In any Nouwen book I have read, God’s quiet voice reaches me through his words and experiences and I am changed.  This one filled me with joy and peace and the embracing of His “fierce love” .   (Author Brennan Manning’s expression from “Ragamuffin’s Gospel” .)

The girls are in the school play, Shrek the MusicalI, at Lincoln Elementary in White Bear Lake, March 1-3! Emerson is in the opening ensemble and Adalynn is backstage crew. If you’re interested in getting tickets to see them, info below!

Clickable link: https://isd624.hometownticketing.com/embed/all?schools=&single=1&depts=3

Support your church Girl Scout Elizabeth/Moxie and satisfy your yearly craving for Girl Scout cookies!

Order online any time before March 22nd at Tinyurl.com/CookiesMoxie2024  (or click on the QR code in the graphic). Deliveries can be made to Springhouse most Sundays or arranged with Moxie. In-person orders can be made on select Sundays (dates to be announced), with your first chance BEFORE church on the 18th.

Our Lent worship series is what are you up to?

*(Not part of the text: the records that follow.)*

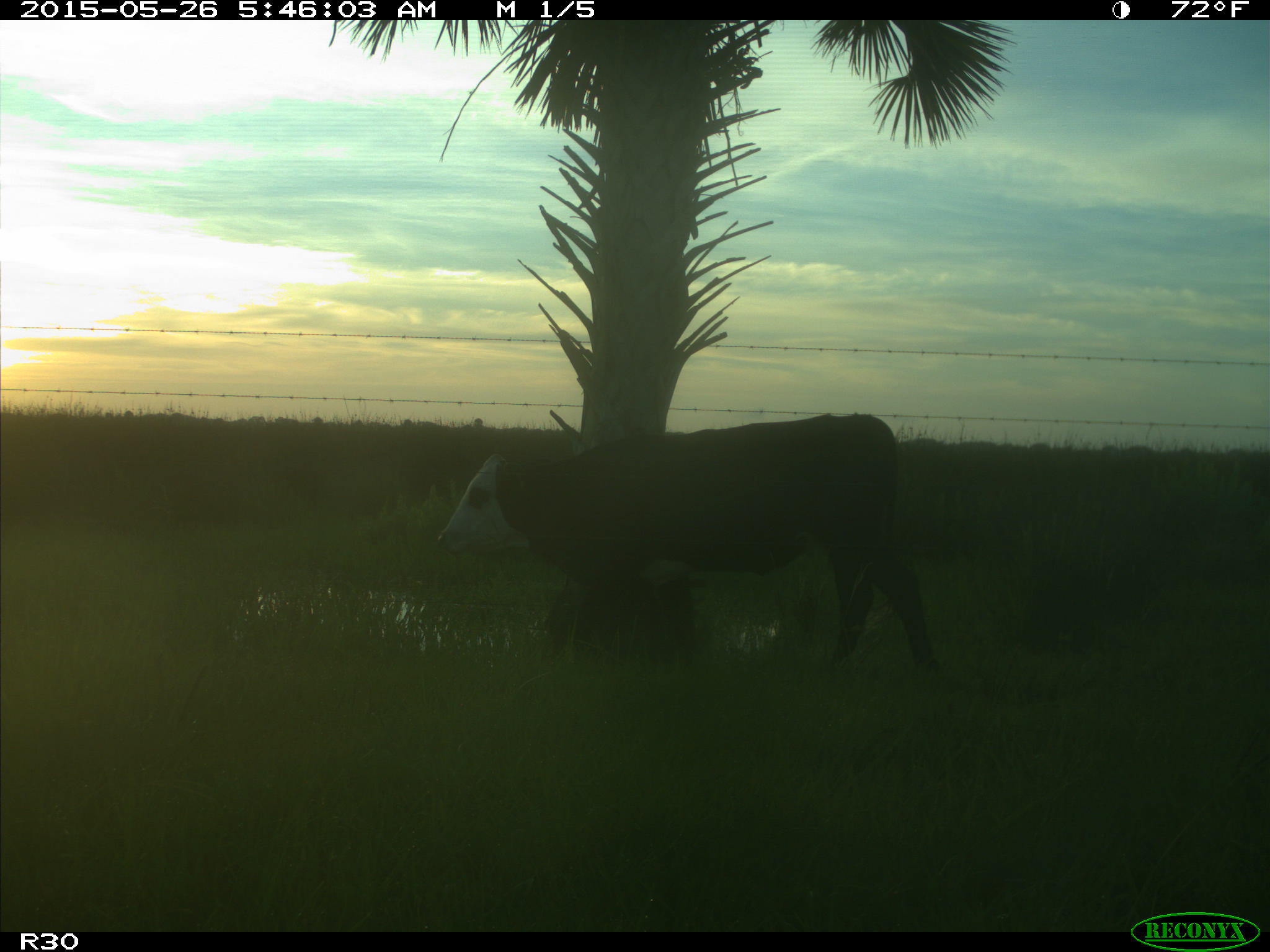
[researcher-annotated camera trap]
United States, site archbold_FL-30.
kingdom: Animalia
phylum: Chordata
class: Mammalia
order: Artiodactyla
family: Bovidae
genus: Bos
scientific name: Bos taurus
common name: domestic cow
Bos taurus (domestic cow).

“If any want to become my followers, let them deny themselves and take up their cross and follow me.” — Mark 8: 31-38

 Lent is often known as a time of giving something up in order to make room in our lives for spiritual pursuits. Rather than just “giving up” in Lent, the scriptures ask us to consider all that Jesus is “up to” and all that he asks us to be up to in his name. Instead of bemoaning what we can’t do, or used to do, in a culture where “measuring up” to external standards seems impossible, this Lent we will celebrate the small things that we can do right now to respond to God’s call in our place, for our time.